━━ Text shown ━━
Great Dixter House, East Sussex, England

Nathaniel Lloyd bought the property at Great Dixter in 1910 and combined the house’s medieval origins with 20th-century innovative building to create a romantic imitation of a medieval manor house. 

Great Dixter House looks medieval but looks are deceiving. Though the Great Hall, built in the 1450s, is the oldest surviving bit of the house, most of it was built in the early 20th century, when it was  bought in 1910 by Nathaniel Lloyd, a businessman,. He moved a 16th-century house in a similar style from Kent and combined it with the original building with the help of architect Edwin Lutyens. He loved mixing antique furniture from different eras together and the house has a combination of Renaissance French and Italian furniture that sits right beside English furniture from hundreds of years ago. You can visit the house to see where Nathaniel and his family lived and examine their pottery collection, which has over 300 pieces of pottery by the now extinct Aldermaston Pottery.
━━━
→ Task instructions:
1: According to the Great Dixter House text, from which county did Nathaniel Lloyd move a 16th-century house?
2: Write the next part of the Great Dixter House text, picking up after its final sentence.
━━ Data shown ━━
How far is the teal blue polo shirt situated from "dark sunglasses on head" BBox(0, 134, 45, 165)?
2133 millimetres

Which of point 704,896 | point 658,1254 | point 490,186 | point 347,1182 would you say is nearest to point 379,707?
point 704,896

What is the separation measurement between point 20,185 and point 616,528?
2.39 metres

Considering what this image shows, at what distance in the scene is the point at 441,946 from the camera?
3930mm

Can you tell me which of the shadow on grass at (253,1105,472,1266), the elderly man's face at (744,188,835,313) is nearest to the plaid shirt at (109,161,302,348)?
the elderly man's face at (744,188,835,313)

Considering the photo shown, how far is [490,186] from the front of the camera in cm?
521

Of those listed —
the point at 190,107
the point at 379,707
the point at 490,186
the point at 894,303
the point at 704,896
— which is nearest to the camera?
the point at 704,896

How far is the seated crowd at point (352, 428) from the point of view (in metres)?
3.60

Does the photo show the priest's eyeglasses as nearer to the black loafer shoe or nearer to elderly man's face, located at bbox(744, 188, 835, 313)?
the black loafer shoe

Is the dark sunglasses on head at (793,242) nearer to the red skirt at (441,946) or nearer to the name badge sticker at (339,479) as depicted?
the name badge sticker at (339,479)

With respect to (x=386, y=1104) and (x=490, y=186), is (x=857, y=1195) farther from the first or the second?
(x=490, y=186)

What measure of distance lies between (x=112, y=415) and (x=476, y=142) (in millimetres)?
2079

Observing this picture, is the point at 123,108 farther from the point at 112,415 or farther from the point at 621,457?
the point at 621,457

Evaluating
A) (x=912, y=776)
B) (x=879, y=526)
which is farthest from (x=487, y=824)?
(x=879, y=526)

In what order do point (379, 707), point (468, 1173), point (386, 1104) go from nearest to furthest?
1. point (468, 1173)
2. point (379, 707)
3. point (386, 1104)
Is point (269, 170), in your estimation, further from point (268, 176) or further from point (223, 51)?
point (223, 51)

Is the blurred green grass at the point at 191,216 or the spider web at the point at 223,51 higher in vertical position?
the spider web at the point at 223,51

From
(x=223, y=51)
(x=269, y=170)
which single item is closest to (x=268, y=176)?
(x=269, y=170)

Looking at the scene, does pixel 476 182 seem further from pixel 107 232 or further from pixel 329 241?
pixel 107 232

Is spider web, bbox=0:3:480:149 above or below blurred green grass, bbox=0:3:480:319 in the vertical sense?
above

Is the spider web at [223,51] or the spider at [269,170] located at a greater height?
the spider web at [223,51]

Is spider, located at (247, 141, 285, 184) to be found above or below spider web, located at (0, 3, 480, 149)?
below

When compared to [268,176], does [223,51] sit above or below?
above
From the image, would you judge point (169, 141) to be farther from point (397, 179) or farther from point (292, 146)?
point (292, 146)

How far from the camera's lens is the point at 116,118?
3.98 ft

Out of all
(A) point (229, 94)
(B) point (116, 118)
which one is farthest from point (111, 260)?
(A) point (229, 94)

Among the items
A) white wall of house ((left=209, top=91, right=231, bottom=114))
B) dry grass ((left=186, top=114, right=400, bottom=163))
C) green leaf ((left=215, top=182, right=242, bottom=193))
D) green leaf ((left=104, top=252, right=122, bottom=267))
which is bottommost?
━━━
→ Per-task outputs:
1: Kent

2:
Great Dixter is most famous for its gardens, which were laid out by Nathaniel Lloyd along with his wife, Daisy, and then his son, Christopher Lloyd. Christopher died in 2006 and passed the house on to Great Dixter Charitable Trust to look after it after his death. He was a garden writer and television personality and contributed to making the gardens the colourful place they are now. There’s a sunken garden, walled garden with mosaic paving, upper moat (formerly filled with water, now a meadow), peacock topiary garden and a vegetable garden that used to grow food for the house. You can buy some of the fresh produce at the house itself, or maybe pick up some plants from the nursery there. And for the keen gardeners, Great Dixter regularly hosts lectures,courses and workshops designed to transmit and preserve gardening knowledge.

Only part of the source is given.